* BEGIN Passage *

Lopes initially entered a plea of not guilty, [Minutes, filed 3/8/13 (dkt. no. 12), at 1,] but, on October 7, 2013, he withdrew his plea and entered a plea of guilty, pursuant to a plea agreement. [Minutes, filed 10/7/13, (dkt. no. 26); Memorandum of Plea Agreement ("Plea Agreement"), filed 10/7/13 (dkt. no. 27).] As of February 27, 2013, Joseph Mottl, Esq., represented Lopes. [CJA 20 form, filed 2/27/13 (dkt. no. 6).]

The Presentence Investigation Report ("PSR") was filed on October 25, 2017. [Dkt. no. 75.] The PSR found that Lopes's base offense level was thirty-six. [Id. at ¶ 20.] The PSR applied a two-level increase because Lopes was an organizer, leader, manager, or supervisor of the criminal activity, a two-level decrease for accepting responsibility, and a one-level decrease for timely informing the Government that he intended to plead guilty, for a total offense level of thirty-five. [Id. at ¶¶ 23, 27-29.] His criminal history category was I. [Id. at ¶ 37.] His imprisonment range under the United States Sentencing Guidelines ("U.S.S.G." or "the Guidelines") was 168 to 210 months, [id. at ¶ 60,] with a required term of five years to life of supervised release [id. at ¶ 63]. The fine range for the offense was $20,000 to $10,000,000, and a special assessment of $100. [Id. at ¶¶ 68-70.]

On October 31, 2017, the Government filed, under seal, a motion pursuant to U.S.S.G. § 5K1.1 and 18 U.S.C. § 3553(e) to impose a sentence below sentencing guidelines for substantial assistance ("§ 5K1.1 Motion"). [Dkt. no. 76.] The Government recommended that Lopes's offense level be adjusted five levels downward "to level 30 (guideline range 97 - 121 months) and a sentence of 110 months" due to Lopes's cooperation in other cases and investigations. [§ 5K1.1 Motion at 3.] The Government specified the substantial assistance rendered to Drug Enforcement Administration ("DEA") agents, and also informed the Court that Lopes testified as a witness in United States v. Isaak Paopao, CR. No. 13-0327-02 CRB, in the United States District Court for the Northern District of California. [Id. at 2-3.] The United States Attorney's Office for the District of Hawai`i stated that it did not credit Lopes's testimony in Paopao because his testimony was already credited in Lopes's Northern District of California case. [Id. at 3 n.1.] Lopes also successfully assisted in other investigations. [Id. at 2.]

Lopes also pleaded guilty and was sentenced in the United States District Court for the Northern District of California, CR. No. 13-00327-005. See Minutes, filed 1/25/19 (dkt. no. 106); see also § 2255 Motion at 5.

* END Passage *

**Written exercise 1**. Output a portion of the passage on Lopes's plea and sentencing word for word. Begin at the words "Lopes also pleaded" and stop after "Motion at 5.".
**Written exercise 2**. In the passage on Lopes's plea and sentencing, what base offense level did the PSR find for Lopes?

* BEGIN Records *

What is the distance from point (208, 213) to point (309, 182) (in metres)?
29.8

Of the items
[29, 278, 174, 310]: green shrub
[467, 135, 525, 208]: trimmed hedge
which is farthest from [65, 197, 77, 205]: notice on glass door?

* END Records *

**Final answer 1**.
Lopes also pleaded guilty and was sentenced in the United States District Court for the Northern District of California, CR. No. 13-00327-005. See Minutes, filed 1/25/19 (dkt. no. 106); see also § 2255 Motion at 5.

**Final answer 2**. Thirty-six.